TOKYO, Sept. 5–(Kyodo)– The Supreme Court has dismissed an appeal filed by senior AUM Shinrikyo cult member Noboru Nakamura against his life imprisonment sentence for his involvement in four cases including the 1994 sarin gas attack in Nagano Prefecture that killed seven people and injured many others.
The decision by the court’s second petty bench, dated Monday, let stand the Tokyo High Court ruling of Sept. 25, 2003. Of the 189 people indicted in AUM-related incidents, Nakamura, 39, is the fourth person whose life imprisonment sentence has been confirmed.
Trials are still in process for 13 people including AUM founder and leader Shoko Asahara, 51. He was given the death sentence at a district court, and the outcome of his appeal is still being awaited.
The high court ruled in September 2003 that Nakamura had conspired with Asahara and others to release sarin gas in Matsumoto, Nagano, in June 1994.
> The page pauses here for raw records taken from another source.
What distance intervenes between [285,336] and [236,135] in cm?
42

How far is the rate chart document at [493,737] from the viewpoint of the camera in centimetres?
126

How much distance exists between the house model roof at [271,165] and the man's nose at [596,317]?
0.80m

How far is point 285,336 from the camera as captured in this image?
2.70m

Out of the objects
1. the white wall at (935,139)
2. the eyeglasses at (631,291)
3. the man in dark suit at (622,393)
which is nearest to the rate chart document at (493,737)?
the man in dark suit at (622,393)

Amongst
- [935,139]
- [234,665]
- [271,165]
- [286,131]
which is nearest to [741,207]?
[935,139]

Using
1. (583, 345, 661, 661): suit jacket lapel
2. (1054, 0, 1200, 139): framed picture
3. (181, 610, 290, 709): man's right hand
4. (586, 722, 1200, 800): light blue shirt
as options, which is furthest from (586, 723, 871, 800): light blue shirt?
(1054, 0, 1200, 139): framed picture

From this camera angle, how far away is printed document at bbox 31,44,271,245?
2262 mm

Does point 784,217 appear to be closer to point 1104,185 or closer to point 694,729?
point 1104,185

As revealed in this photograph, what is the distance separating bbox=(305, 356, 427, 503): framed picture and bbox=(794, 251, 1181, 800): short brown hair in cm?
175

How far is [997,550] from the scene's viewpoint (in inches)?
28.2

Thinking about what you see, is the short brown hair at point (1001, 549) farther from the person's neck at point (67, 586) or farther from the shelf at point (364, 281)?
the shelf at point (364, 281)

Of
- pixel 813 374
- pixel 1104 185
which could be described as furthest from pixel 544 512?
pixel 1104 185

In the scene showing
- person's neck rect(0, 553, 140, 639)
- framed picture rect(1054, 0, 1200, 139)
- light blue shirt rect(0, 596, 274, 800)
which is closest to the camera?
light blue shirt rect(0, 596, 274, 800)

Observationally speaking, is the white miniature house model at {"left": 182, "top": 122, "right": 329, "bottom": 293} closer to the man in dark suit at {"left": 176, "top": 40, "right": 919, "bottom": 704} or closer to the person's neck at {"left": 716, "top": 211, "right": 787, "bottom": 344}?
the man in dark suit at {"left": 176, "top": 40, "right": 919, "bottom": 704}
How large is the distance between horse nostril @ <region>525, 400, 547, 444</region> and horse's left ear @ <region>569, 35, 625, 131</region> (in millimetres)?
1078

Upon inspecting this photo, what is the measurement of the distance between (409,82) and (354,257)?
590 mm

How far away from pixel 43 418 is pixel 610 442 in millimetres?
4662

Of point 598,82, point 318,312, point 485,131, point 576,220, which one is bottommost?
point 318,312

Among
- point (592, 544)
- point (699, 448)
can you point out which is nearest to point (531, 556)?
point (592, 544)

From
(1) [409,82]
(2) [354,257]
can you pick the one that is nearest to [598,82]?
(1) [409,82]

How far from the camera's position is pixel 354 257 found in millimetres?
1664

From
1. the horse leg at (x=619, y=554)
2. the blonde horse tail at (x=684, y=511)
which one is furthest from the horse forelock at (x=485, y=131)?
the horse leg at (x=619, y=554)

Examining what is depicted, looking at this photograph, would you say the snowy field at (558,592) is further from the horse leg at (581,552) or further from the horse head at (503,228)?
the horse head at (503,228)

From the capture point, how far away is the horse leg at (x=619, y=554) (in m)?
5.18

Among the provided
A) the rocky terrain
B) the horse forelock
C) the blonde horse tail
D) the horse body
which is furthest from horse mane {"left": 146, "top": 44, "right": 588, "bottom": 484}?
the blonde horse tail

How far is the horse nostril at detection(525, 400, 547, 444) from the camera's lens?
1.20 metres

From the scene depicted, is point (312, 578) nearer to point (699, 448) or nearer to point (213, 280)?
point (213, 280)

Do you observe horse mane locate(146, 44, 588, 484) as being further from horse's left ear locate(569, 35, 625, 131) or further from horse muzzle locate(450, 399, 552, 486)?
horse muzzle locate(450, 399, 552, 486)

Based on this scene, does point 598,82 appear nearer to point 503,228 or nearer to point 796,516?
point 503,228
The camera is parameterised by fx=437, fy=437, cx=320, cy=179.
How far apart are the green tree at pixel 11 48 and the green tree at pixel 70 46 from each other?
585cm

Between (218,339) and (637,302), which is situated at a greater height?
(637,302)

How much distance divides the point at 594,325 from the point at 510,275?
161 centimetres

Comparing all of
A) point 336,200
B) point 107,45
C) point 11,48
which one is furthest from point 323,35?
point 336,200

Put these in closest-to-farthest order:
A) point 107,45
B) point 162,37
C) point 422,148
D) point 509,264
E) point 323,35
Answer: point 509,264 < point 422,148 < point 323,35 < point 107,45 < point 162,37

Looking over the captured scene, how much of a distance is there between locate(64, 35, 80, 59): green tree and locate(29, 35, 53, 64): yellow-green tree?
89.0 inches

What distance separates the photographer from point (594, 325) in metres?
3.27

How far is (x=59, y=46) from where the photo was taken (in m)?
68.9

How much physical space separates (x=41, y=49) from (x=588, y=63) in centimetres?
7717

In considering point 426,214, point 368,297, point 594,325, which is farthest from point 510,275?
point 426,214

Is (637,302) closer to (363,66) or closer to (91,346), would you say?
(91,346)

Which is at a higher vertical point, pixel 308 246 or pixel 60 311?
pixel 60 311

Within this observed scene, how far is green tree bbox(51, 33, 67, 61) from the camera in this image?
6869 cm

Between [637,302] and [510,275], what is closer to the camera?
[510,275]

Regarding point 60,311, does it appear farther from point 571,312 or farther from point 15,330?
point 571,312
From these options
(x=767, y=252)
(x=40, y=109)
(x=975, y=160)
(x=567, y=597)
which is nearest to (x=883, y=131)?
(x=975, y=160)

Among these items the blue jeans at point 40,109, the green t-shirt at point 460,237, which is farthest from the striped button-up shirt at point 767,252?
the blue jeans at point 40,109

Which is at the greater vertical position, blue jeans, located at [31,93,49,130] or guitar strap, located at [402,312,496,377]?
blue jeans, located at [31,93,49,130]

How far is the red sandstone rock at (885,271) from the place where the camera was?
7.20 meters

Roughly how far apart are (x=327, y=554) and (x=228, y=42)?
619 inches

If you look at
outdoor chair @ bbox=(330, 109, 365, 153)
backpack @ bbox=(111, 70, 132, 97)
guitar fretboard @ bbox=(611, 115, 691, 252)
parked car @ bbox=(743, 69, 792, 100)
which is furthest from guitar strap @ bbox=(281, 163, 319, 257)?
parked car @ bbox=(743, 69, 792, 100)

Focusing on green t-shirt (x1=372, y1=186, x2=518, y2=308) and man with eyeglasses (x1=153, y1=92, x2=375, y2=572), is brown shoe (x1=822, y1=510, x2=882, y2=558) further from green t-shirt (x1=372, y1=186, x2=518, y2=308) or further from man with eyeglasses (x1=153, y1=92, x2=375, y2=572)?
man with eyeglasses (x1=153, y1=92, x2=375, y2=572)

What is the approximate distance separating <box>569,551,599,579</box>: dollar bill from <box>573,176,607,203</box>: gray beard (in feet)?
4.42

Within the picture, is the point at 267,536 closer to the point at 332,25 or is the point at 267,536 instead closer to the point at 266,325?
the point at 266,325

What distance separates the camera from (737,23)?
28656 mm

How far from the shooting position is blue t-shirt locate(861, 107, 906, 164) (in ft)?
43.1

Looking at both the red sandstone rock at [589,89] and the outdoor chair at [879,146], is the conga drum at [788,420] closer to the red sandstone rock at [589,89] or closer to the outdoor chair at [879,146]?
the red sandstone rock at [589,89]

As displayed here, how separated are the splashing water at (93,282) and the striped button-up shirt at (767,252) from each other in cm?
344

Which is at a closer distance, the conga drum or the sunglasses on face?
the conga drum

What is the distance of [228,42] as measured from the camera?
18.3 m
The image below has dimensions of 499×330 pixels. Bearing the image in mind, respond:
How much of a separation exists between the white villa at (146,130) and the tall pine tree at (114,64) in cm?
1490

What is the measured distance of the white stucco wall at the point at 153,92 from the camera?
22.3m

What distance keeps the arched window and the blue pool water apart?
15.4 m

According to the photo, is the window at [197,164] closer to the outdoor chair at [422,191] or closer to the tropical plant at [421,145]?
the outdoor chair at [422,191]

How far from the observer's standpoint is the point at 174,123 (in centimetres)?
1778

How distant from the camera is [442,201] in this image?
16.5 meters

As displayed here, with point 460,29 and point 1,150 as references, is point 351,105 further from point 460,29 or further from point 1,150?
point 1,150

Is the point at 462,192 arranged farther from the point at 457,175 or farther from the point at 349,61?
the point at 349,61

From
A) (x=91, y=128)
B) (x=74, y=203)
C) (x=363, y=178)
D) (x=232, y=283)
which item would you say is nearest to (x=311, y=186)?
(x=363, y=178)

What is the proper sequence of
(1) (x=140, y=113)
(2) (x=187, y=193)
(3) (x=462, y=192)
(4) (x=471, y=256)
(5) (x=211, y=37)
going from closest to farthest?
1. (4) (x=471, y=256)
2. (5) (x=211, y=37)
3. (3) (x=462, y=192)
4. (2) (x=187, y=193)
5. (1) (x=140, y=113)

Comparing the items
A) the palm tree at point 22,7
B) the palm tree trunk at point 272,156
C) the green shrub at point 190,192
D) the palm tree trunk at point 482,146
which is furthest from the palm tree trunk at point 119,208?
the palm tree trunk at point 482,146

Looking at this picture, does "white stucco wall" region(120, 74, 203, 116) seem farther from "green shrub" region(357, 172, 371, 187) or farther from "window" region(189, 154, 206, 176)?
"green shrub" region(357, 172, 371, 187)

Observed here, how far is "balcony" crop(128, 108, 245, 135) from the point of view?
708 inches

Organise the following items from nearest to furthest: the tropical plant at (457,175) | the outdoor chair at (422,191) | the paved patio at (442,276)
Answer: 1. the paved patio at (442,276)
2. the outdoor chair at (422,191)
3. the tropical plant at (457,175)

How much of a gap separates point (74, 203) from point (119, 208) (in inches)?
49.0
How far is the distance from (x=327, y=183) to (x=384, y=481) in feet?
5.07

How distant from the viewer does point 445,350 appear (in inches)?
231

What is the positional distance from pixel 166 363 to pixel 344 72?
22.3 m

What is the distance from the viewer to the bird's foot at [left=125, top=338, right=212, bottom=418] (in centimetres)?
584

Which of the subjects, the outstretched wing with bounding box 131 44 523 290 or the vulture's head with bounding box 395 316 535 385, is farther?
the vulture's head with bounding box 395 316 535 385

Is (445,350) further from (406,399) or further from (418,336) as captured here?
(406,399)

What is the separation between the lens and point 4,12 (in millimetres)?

Nakamura was also found guilty by the court of killing 27-year-old AUM follower Toshio Tomita in July 1994 and of involvement in the confinement resulting in death of Kiyoshi Kariya, 68, chief clerk at the Meguro Public Notary Office, in 1995, and the construction of a sarin plant in the cult’s facilities between 1993 and 1994.
In May 2001, the Tokyo District Court sentenced Nakamura to life imprisonment, and prosecutors who had demanded the death sentence and the defendant both appealed.
The high court dismissed both claims by the defendant and the prosecutors, and only the defendant appealed the high court ruling.